Так, начавшись в “изъявительном наклонении” — “ужасы войны плюс свинцовые мерзости мирной жизни”, фильм сворачивает в “условное”: “если бы живые могли общаться с покойниками…”, дабы закончиться в пафосно-“повелительном”: “Спаси, Господи, люди твоя…” Эти резкие повороты, смена интонации выдают не столько “поэтическую” (“подражание действию”), сколько “риторическую” природу высказывания, цель которого — убеждение, а не мимесис. Подцепив на крючок правды, Велединский решительным жестом забрасывает зрителя в православные эмпиреи, в идеальное пространство должного, где имперский патриотизм соседствует с христианским гуманизмом.

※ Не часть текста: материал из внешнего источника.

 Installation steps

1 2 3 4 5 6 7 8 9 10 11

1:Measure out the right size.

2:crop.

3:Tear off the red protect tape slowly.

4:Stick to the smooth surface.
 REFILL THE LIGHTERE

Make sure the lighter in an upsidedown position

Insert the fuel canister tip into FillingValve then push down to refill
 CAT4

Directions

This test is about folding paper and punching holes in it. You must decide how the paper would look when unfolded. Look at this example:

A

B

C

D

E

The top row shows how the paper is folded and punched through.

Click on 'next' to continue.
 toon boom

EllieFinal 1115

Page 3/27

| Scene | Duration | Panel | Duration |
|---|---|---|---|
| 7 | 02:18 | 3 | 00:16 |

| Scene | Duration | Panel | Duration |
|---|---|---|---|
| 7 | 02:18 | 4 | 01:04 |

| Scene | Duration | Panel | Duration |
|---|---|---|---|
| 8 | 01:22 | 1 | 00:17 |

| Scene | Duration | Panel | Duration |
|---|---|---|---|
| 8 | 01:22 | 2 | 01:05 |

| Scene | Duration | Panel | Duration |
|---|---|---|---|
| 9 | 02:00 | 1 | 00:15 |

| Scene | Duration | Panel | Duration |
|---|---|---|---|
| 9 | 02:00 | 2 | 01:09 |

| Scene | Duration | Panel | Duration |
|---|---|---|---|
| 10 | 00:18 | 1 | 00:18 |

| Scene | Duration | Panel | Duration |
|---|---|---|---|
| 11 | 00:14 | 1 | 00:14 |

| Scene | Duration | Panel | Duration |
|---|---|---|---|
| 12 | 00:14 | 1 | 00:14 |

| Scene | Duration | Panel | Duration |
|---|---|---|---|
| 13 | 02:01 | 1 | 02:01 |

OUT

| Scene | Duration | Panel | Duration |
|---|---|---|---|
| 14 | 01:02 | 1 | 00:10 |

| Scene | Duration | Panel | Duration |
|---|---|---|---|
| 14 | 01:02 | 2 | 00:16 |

В картине “Брат” Балабанова (1997) Данила Багров, вернувшись с “вытесненной”, “ненужной” войны, становился киллером, то бишь благородным разбойником и буквально из ничего творил на земле новую систему добра и зла — этакую языческую, братскую “правдосилу” (тогда казалось, что неструктурированная реальность дает возможность для такого маневра). В “Войне” (2002) герой, помаявшись немного в миру, на войну же и возвращался, чтобы в конце концов оказаться в тюрьме. В фильме “Живой” опаленному Чечней солдату одна дорога — на Небеса. Можно вспомнить еще картину “Мой сводный брат Франкенштейн” (2004) Валерия Тодоровского, где парнишка, прошедший Чечню, тоже погибал в мирной жизни с роковой неизбежностью. Но там, как явствует из названия, герой позиционировался как монстр, добродушный, но смертельно опасный для окружающих. В “Живом” перед нами — Человек. Простой пацан, солдатик-контрактник, пушечное мясо — но человек, с грешной, непросвещенной, неприкаянной и все же бессмертной душой. Ему ведомы понятия: совесть, Бог, вина, искупление… И милосердный Господь на том свете пожалеет его и пошлет навстречу отлетевшей душе надежных корешей-спутников, а добрый батюшка помолится о ней здесь, на земле. Все будет с ним хорошо. Неясно только, что будет со всеми нами, живущими, отказывающимися нести чужую боль и страдание, отказывающими в уважении, признании, заботе и помощи тем, кто проливал кровь на войне. Их забудут… Но в финале девушка-ангел, медсестра, замазывая похабные картинки в госпитальном сортире, застынет с кистью перед нелепой рожицей, окруженной нимбом. Они отдали свою жизнь, они — святы, а мы, выходит, по большому счету, — скоты.
Стоп. Тут что-то не так. Любовь, забота, сострадание и поддержка на земле — необходимы живым. А герой две трети картины по существу — мертв. И даже самый идеальный, христианнейший из всех христианских батюшек может только помолиться за упокой, но не в силах вернуть его к жизни. Потому что жить герою нечем и незачем. Закрадывается крамольная мысль: может, и лучше для Кира, что Господь прибрал его молодым? Останься он в живых, стал бы профессиональным убийцей или озлобленным на весь свет алкоголиком, и тогда душе его пришлось бы гораздо дольше мытарствовать, прежде чем она обретет место в раю.
Да и вообще, коли речь о бессмертной душе, претензии к социуму не слишком уместны. Тут работает иной счет. На Страшном суде не спрашивают, кто чего тебе недодал? Спрашивают: что ты сам сделал? Герой “Живого” сначала попал под пулю по дурости, а потом глупо погиб. Всё. Да, он не трус, остро чувствует несправедливость, предан друзьям-товарищам, и душа у него хорошая, чистая, но это — душа-младенец, которую нужно все время “носить на ручках”. Она жаждет и алчет, но сама не излучает ни капли света. Мать не понимает героя, а Кир попытался ее понять? Девушка изменила, а он смог ее защитить? Славик в клуб не повел, но в его заботах о дочке и о том, чтобы сохранить мир в семье, в сто раз больше мужества, чем в распитии крепких напитков с боевыми друзьями! Да, мир несовершенен, но может ли Кир что-то в нем изменить? У него есть идеи? Мудрость? Терпение? Готовность хоть к какому-то созиданию? — Нет.